Actually that is a pretty large redeeming quality. When you are bleeding money cycles will take much longer than when you are raking it in.

At 20 bought per block half of your cycles will last fewer than 16 blocks and 99% will last fewer than 40. So it would be a cash cow at that point or even a bit before.

Now if you drop your seed amount to 50BTC you can profit by 5BTC/cycle while only selling 2 tickets per block.

Selling 1 ticket per block will cost you less than 10BTC (the accuracy is bad on this one because of the long tail I'm cutting off), but 10BTC is the most -EV it could be.

If there are people who buy chunks all at once early this will help you too.

Ah, I just remembered that the pot is often rounded down a tad by the increments of 10 required to bump the pot. This is in your favor of course, but I am not going to redo the calcs right now.

So all things considered putting out 50BTC is probably going to be a very small outlay compared to putting out 100BTC which will be a loss until you get quite large interest. Obviously having a small seed amount will draw fewer players too, but I can't tell by how much and that is not accounted for here.

Thank you! You saved me a bunch of number crushing, although I had the empirical feeling that the 100BTC seed was probably a bit too much. I'm not trying to get rich out of this, obviously, but I'd really rather not loose all my bitcoins to it either.

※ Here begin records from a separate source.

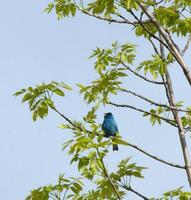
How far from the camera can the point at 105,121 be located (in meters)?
10.9

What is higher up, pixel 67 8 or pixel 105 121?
pixel 67 8

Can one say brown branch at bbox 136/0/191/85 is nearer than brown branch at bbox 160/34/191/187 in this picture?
→ No

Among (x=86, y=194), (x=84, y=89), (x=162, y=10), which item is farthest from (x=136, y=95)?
(x=86, y=194)

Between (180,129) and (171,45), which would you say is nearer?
(171,45)

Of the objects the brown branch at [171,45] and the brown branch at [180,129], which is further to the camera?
the brown branch at [171,45]

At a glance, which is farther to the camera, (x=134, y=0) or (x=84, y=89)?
(x=84, y=89)

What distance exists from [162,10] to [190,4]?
2.65ft

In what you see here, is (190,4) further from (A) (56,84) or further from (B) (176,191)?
(B) (176,191)

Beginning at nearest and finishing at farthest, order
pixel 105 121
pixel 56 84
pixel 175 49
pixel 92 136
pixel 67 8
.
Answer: pixel 92 136, pixel 56 84, pixel 175 49, pixel 67 8, pixel 105 121

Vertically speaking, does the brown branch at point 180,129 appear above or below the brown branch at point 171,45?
below

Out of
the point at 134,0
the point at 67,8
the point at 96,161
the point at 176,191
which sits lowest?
the point at 176,191

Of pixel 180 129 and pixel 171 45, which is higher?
pixel 171 45

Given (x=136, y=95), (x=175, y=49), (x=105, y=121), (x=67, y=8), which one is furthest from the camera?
(x=105, y=121)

As such, I'm going to seed the next few pick 3s at 50BTC, which seems like a great compromise. If we get a lot of people betting, great, if I'm in profit the seeds will increase. If I loose it all, well, tough, I'll just stick to the other lottery Smiley
1759  Economy / Marketplace / Re: We accept Bitcoins on: September 06, 2010, 09:54:34 AM
The Amazing Anonymous Bitcoin Lottery!

And it may be ready for prime time... maybe Smiley
taabl.datlatec.com
Thread at http://bitcointalk.org/index.php?topic=896

Seriously, it's like free money right now so stay away and let me collect for a while.

Hey FreeMoney, you have officially been appointed TAABL's favorit charity cause Smiley
1760  Economy / Marketplace / Re: Introducing: The Amazing Anonymous Bitcoin Lottery on: September 06, 2010, 08:38:40 AM
I think I won the pick 3, but I haven't been credited. If you seed the next one too I'll buy even more, it's a damn good deal right now.

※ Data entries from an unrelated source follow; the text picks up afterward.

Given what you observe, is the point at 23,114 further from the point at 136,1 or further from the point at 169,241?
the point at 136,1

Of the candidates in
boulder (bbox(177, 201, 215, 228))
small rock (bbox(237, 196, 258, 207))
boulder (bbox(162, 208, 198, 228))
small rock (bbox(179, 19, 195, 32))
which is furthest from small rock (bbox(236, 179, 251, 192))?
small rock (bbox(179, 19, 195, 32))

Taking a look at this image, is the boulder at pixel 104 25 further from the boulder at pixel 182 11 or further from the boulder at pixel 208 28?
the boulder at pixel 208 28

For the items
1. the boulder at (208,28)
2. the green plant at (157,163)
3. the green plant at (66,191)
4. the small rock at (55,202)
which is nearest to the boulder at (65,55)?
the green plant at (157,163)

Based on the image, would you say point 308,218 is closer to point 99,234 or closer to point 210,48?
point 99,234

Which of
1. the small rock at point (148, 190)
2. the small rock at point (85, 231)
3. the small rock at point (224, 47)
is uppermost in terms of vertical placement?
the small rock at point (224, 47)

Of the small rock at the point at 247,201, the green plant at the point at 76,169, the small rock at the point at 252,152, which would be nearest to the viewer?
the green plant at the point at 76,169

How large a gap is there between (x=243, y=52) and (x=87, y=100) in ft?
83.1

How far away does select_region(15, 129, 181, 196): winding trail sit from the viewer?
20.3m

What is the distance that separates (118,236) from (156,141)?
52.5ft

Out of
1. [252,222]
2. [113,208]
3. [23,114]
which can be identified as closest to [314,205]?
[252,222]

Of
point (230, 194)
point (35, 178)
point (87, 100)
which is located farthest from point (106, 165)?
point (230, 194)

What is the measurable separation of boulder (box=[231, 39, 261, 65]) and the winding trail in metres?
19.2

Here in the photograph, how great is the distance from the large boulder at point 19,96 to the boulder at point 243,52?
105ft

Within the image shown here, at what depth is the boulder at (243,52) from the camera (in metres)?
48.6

Heh, congratulations! So it was you who took all my seed btcs Smiley

Yes, you haven't been paid yet, the pay script was horribly broken so I'll fix that today and then open a new one. I just hope more betters come in on this one before we get a winner or I'm better off just giving the seed money away :p

Other than the fact the house looses too easily, this Pick 3 schema seems very interesting, so I think that as long as I can afford it, I'll keep it up.